Of course, “Hereditary” is not the first film to utilize real-world (?) entities or explore the intersection of contemporary culture with old world paganism. Such films have a perennial appeal (see: “The Ritual” and “Kill List“), with the original “Wicker Man” perched at the top of that totem. What “Hereditary” does rather effectively is to tether this external evil (a matriarchal pledge to a demon) with a sense of existential (even genetic!) destiny.
And that’s where, for me, the film veered into very dark, unbiblical terrain.
Some might argue that stories about demons, pagan cults, and ritual sacrifice are always dark, unbiblical terrain. Elsewhere, I have suggested that “horror is an eminently biblical genre and that …many horror tropes are indeed compatible with a biblical worldview.

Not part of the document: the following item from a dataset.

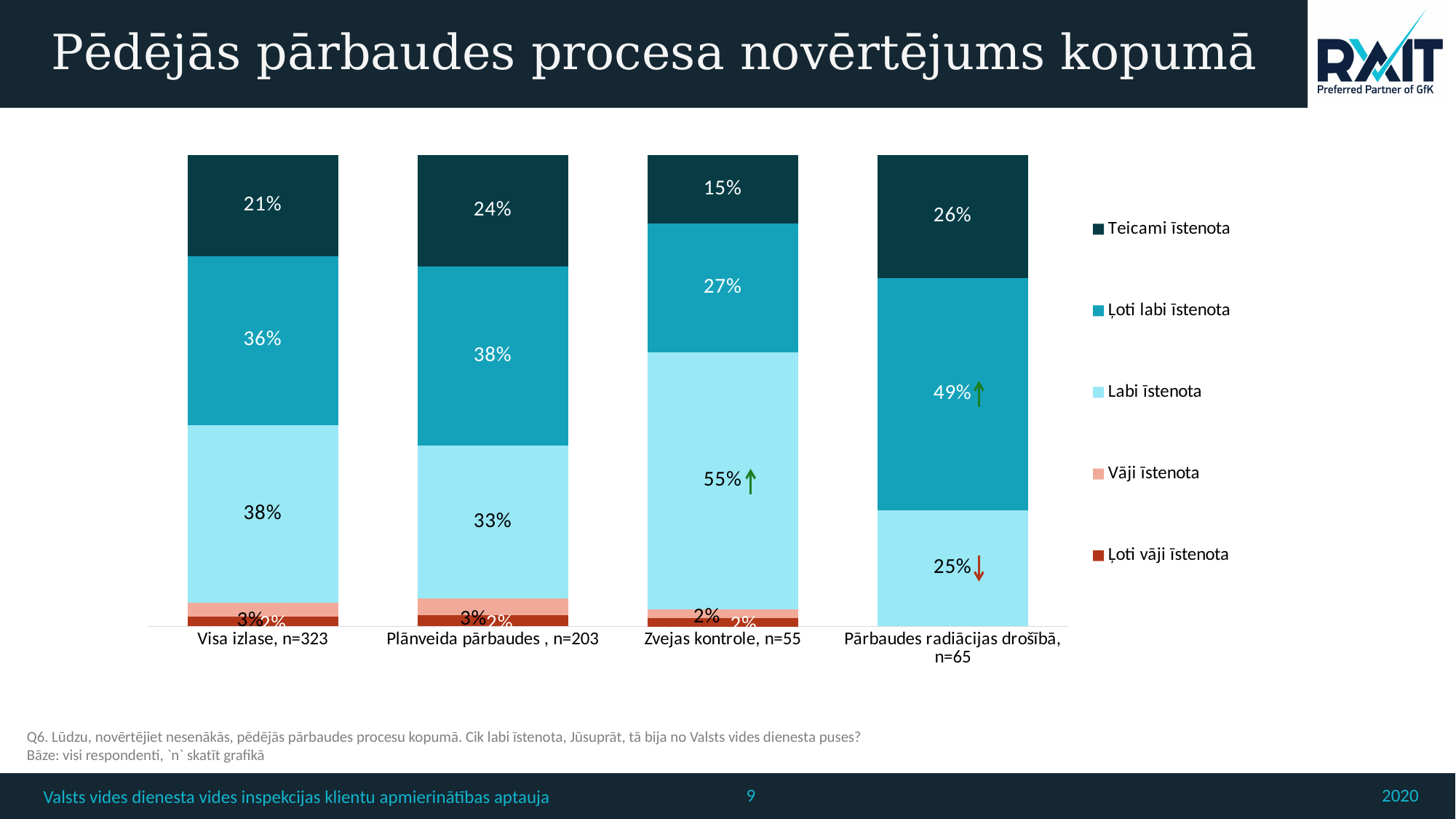
What is the value of "Teicami īstenota" for "Visa izlase, n=323"? 21% What is the value of "Ļoti labi īstenota" for "Pārbaudes radiācijas drošībā, n=65"? 49% Which is larger: "Teicami īstenota" for "Plānveida pārbaudes, n=203" or for "Zvejas kontrole, n=55"? Plānveida pārbaudes, n=203 Which category has the lowest value for "Labi īstenota"? Pārbaudes radiācijas drošībā, n=65 Which category has the highest value for "Teicami īstenota"? Pārbaudes radiācijas drošībā, n=65 What is the value of "Labi īstenota" for "Zvejas kontrole, n=55"? 55% How many series does the legend list? 5 What is the value of "Ļoti labi īstenota" for "Plānveida pārbaudes, n=203"? 38% How many categories (bars) are shown on the x axis? 4 Which legend entry is shown in the darkest colour? Teicami īstenota What kind of chart is shown on the slide? Stacked bar chart What is the difference between the "Labi īstenota" values for "Zvejas kontrole, n=55" and "Visa izlase, n=323"? 17%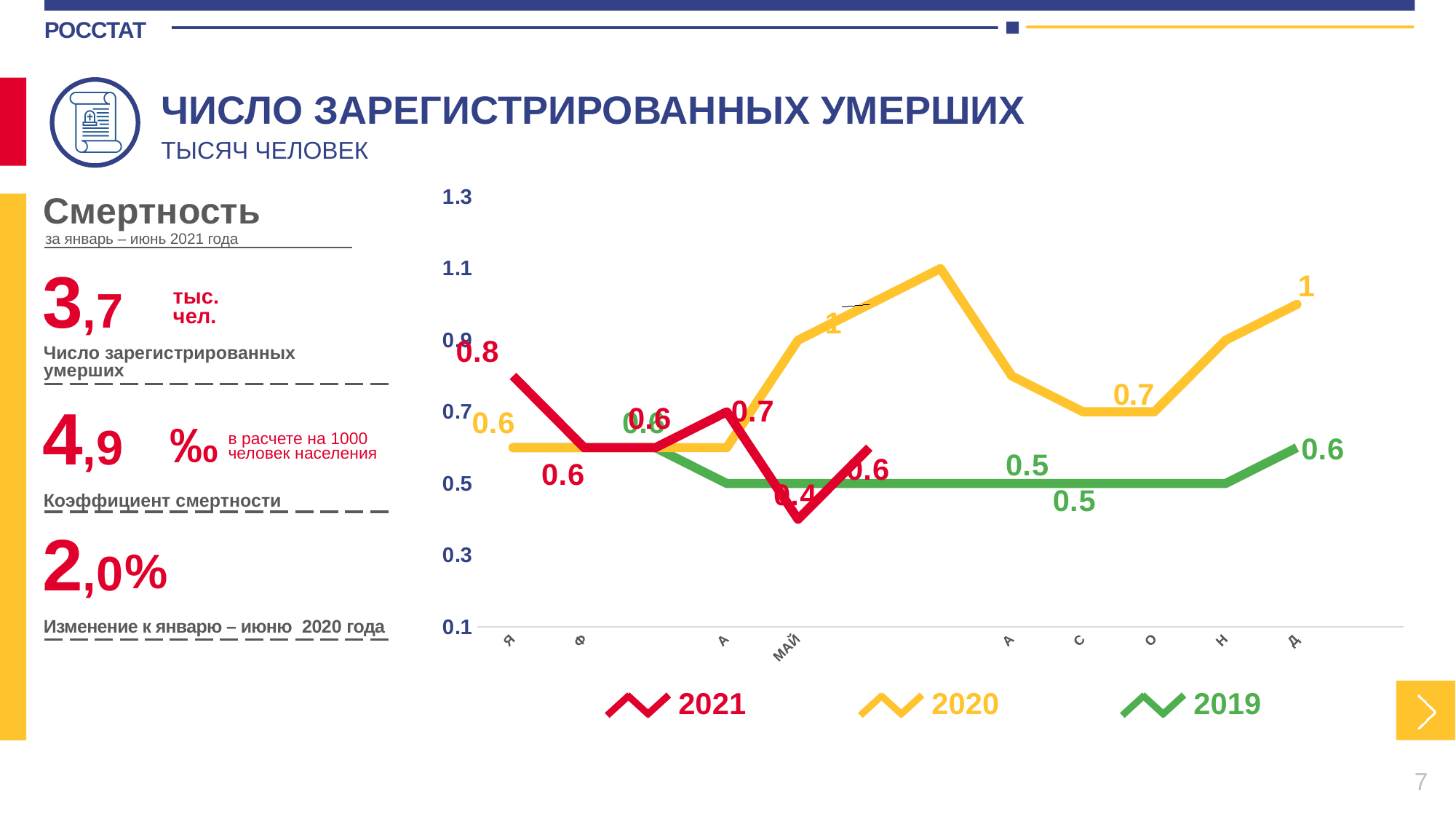
What is the value of the 2019 series in December (Д)? 0.6 Does the 2021 series rise or fall from January to February? fall How many series does the chart legend list? 3 What is the difference between the 2021 values in January and May? 0.4 Which years are listed in the chart legend? 2021, 2020, 2019 What is the value of the 2021 series in May (МАЙ)? 0.4 What kind of chart is shown on the slide? line chart What is the value of the 2021 series in January (Я)? 0.8 In December (Д), which series has the larger value, 2020 or 2019? 2020 In which month does the 2021 series reach its lowest value? May (МАЙ) What is the value of the 2020 series in December (Д)? 1 In which month does the 2021 series reach its highest value? January (Я)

Employing the grotesque and horrific in our stories can be a powerful tool in expressing the true nature of reality and the afterlife, and awakening spiritual and moral sensibilities to the world around and beyond us.” So what disqualifies “Hereditary” from such redemptive themes, cautionary or otherwise, or spurring a possible “moral awakening” in its viewers? It is not in the gore or the demonic, but in the existential inevitability.
An article in The Schmooze tips us off to the worldview of the director, and this rather bleak spiritual dead end, noting a “lack of Christian imagery” in the film.
Several critics, including both Vox and Newsweek, have observed that some of the uniqueness of “Hereditary” derives from a lack of Christian imagery and its unusual approach to the Occult. Aster [the director] has an answer for that. “Maybe the lack of Christian iconography and stuff like that has something to do with the fact that I’m a Jewish guy,” he told Newsweek. And witchcraft? “Ultimately, I have no ties to the occult,” he said. “In any way. I’m just a Jewish guy. I’m just a neurotic Jewish guy.”
This lack of “Christian iconography” is not the norm in films about the occult. For example, the Christian faith of “The Wicker Man’s” protag is front and center. His spiritual impotence is the cautionary center of the film. Bibles, crucifixes, prayers, and holy water are fairly typical when one confronts cinematic devils and the devilish. However, apart from pagan sigils and ciphers, “Hereditary” has no traditional religious symbology.
Thus, no spiritual counter to King Paimon’s body slam.
While stories of despair and darkness can indeed be biblical, framing that despair and darkness in the context of Faith, Hope, and Love provides the necessary balance. Indeed, Evil may sometimes win. But the message of Scripture is that, at the least, there is a Way of escape.
Such a “way of escape” does not exist in “Hereditary.” In fact, the evil in Aster’s film is inescapable… even hereditary.
Pagan practices and cults are real. Demons exist. But the notion that our “heredity” predisposes us to evil or inevitable ends is a concept Scripture challenges. Our destinies are not written by the hands of our forefathers (or foremothers). Pacts with the devil may indeed be generationally tethered, but they are not binding. There’s One who transcends covenants with false gods and genies.
Sadly, such an option was not available for the souls in “Hereditary.”
Thanks for your insights (and review), Mike. A blessed 2019 to you and yours.
Man, I loved the hell out of this film. But I agree that something about it struck me as particularly unbiblical.